## Extract to read
--- START ---

Ahead of Pennsylvania's primary election in May, Lehigh County District Attorney Jim Martin warned voters that submitting a ballot other than their own could result in prosecution.

The Republican district attorney's office said in a news release that according to state law, a voter may only submit their own ballot via the mail or a drop box, according to local TV station 69 News.

In a letter to the Lehigh County Election Board on Tuesday, Martin suggested that more prominent signs be placed on and near drop boxes explaining that if voters submit ballots other than their own, then they could face up to a $2,500 fine and/or up to two years in prison upon conviction.

He also said that county detectives will monitor "from time to time" surveillance video of drop box locations during the primary election so that "any persons identified as depositing more that one ballot envelope may be prosecuted and face the penalties set forth in the Election Code."

Martin's announcement followed his April 4 report that found "at least 288 people deposited more than one ballot at five area drop-boxes from Oct. 18 and Election Day, Nov. 2, 2021," the news station also reported. 

The district attorney decided to not prosecute the few people out of the 288 who were identifiable on video surveillance at the four drop box locations inside municipal buildings and the Lehigh County Government Center.

Most of the people could not be identified because of the COVID mask mandate at the time and the quality of the footage.

While the municipal building locations were open during "regular" business hours, the government center was open 24/7, which Martin suggested should be changed to 8 a.m. to 5 p.m.

In the April report, he suggested ballots be delivered in person to an election official to avoid violations, according to WLVR.

Martin's news release said he is hopeful that the penalty possibilities will be a deterrent to violating the state law and that voters will abide by "both the letter and the spirit of the law."

--- END ---

Saved data entries:
--- START ---

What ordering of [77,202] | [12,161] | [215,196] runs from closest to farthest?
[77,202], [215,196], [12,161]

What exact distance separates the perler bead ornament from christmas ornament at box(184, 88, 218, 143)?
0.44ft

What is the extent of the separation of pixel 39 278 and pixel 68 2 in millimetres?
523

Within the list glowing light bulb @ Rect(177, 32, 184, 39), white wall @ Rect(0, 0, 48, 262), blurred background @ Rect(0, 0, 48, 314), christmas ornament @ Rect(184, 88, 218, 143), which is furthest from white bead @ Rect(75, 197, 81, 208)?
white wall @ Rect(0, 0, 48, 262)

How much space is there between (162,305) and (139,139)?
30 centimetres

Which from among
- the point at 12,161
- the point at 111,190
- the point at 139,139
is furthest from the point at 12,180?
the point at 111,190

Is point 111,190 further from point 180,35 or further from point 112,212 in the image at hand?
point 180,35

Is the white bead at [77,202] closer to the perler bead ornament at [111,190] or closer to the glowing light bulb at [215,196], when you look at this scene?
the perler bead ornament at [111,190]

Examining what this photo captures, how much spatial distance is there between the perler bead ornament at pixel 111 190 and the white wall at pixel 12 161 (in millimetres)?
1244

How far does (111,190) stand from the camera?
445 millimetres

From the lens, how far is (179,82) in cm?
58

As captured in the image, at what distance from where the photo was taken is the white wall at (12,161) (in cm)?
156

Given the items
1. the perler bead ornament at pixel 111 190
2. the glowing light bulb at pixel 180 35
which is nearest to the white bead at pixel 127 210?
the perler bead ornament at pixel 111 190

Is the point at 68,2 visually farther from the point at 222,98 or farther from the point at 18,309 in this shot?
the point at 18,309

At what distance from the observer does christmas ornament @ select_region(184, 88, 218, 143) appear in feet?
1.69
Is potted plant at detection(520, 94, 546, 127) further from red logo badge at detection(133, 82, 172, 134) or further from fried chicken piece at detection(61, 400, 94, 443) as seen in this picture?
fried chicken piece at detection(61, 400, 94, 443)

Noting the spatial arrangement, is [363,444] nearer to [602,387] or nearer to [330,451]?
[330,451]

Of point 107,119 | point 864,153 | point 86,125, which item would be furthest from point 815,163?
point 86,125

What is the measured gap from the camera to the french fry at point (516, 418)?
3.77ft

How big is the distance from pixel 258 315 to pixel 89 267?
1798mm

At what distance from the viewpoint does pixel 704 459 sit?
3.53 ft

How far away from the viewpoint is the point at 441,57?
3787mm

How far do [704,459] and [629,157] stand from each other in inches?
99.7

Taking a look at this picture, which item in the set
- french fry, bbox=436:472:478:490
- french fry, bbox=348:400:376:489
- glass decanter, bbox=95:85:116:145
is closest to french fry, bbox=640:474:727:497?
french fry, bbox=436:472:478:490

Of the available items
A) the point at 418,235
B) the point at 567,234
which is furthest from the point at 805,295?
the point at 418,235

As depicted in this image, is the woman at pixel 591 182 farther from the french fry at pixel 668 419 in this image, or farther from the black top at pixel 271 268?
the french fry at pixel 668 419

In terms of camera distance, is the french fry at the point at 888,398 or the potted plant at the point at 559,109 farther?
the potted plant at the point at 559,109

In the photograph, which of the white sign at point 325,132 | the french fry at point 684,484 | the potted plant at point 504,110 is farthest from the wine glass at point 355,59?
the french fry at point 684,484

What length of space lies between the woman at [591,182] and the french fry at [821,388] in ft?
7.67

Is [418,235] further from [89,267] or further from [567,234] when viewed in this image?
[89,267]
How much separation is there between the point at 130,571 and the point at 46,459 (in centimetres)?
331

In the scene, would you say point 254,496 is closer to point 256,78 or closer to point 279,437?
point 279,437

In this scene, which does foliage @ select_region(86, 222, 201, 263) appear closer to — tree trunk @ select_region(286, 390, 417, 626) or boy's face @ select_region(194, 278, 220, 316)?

--- END ---

## What you have to do
Reproduce word for word the stretch of the drop-box article from "The Republican district" through "prison upon conviction.".

## Response to this exercise
The Republican district attorney's office said in a news release that according to state law, a voter may only submit their own ballot via the mail or a drop box, according to local TV station 69 News.

In a letter to the Lehigh County Election Board on Tuesday, Martin suggested that more prominent signs be placed on and near drop boxes explaining that if voters submit ballots other than their own, then they could face up to a $2,500 fine and/or up to two years in prison upon conviction.